Work order A: In the Fluent simulation setup text, what units does the solver-mode mesh check use to report the minimum and maximum x, y, and z values?
Work order B: Carry on the Fluent simulation setup text, starting right after its final sentence.

[[ Page extract open ]]

Switch to solution mode#
Switch to solution mode. Now that a high-quality mesh has been generated
using Fluent in meshing mode, you can switch to solver mode to complete the
setup of the simulation. Because you have just checked the mesh, set "yes"
to switch to the solution mode.
solver = meshing.switch_to_solver()
Check mesh in solver mode#
Check the mesh in solver mode. The mesh check lists the minimum and maximum x, y, and z values from the mesh in the default SI units of meters. It also reports a number of other mesh features that are checked. Any errors in the mesh are reported. Ensure that the minimum volume is not negative because Fluent cannot begin a calculation when this is the case.
solver.tui.mesh.check()
Enable heat transfer#
Enable heat transfer by activating the energy equation.
solver.tui.define.models.energy("yes", ", ", ", ", ", ", ", ")
Create material#
Create a material named "water-liquid".
solver.tui.define.materials.copy("fluid", "water-liquid")
Set up cell zone conditions#
Set up the cell zone conditions for the fluid zone (elbow-fluid)``. Set the
material to "water-liquid".

[[ Page extract closed ]]
[[ Data segment open ]]

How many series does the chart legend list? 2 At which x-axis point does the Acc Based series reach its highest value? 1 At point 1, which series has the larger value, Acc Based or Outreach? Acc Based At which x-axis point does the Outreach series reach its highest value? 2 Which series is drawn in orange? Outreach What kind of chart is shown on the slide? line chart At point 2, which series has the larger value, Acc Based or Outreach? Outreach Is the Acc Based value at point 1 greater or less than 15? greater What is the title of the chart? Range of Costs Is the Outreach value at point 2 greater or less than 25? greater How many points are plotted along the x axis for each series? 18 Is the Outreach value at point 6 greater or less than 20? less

[[ Data segment closed ]]

Written response A: Meters, the default SI units.

Written response B:
solver.tui.define.boundary_conditions.fluid(
"elbow-fluid",
"yes",
"water-liquid",
"no",
"no",
"no",
"no",
"0",
"no",
"0",
"no",
"0",
"no",
"0",
"no",
"0",
"no",
"1",
"no",
"no",
"no",
"no",
"no",
)
Set up boundary conditions for CFD analysis#
Set up the boundary conditions for the inlets, outlet, and walls for CFD analysis.
# cold inlet (cold-inlet), Setting: Value:
# Velocity Specification Method: Magnitude, Normal to Boundary
velocity_inlet = solver.tui.define.boundary_conditions.set.velocity_inlet
velocity_inlet("cold-inlet", [], "vmag", "no", 0.4, "quit")
velocity_inlet("cold-inlet", [], "ke-spec", "no", "no", "no", "yes", "quit")
velocity_inlet("cold-inlet", [], "turb-intensity", 5, "quit")
velocity_inlet("cold-inlet", [], "turb-hydraulic-diam", 4, "quit")
velocity_inlet("cold-inlet", [], "temperature", "no", 293.15, "quit")
# hot inlet (hot-inlet), Setting: Value:
# Velocity Specification Method: Magnitude, Normal to Boundary
velocity_inlet("hot-inlet", [], "vmag", "no", 1.2, "quit")
velocity_inlet("hot-inlet", [], "ke-spec", "no", "no", "no", "yes", "quit")
velocity_inlet("hot-inlet", [], "turb-intensity", 5, "quit")
velocity_inlet("hot-inlet", [], "turb-hydraulic-diam", 1, "quit")
velocity_inlet("hot-inlet", [], "temperature", "no", 313.15, "quit")
# pressure outlet (outlet), Setting: Value:
# Backflow Turbulent Intensity: 5 [%]
# Backflow Turbulent Viscosity Ratio: 4
pressure_outlet = solver.tui.define.boundary_conditions.set.pressure_outlet
pressure_outlet("outlet", [], "turb-intensity", 5, "quit")
pressure_outlet("outlet", [], "turb-viscosity-ratio", 4, "quit")
Enable plotting of residuals during calculation#
Enable plotting of residuals during the calculation.
solver.tui.solve.monitors.residual.plot("yes")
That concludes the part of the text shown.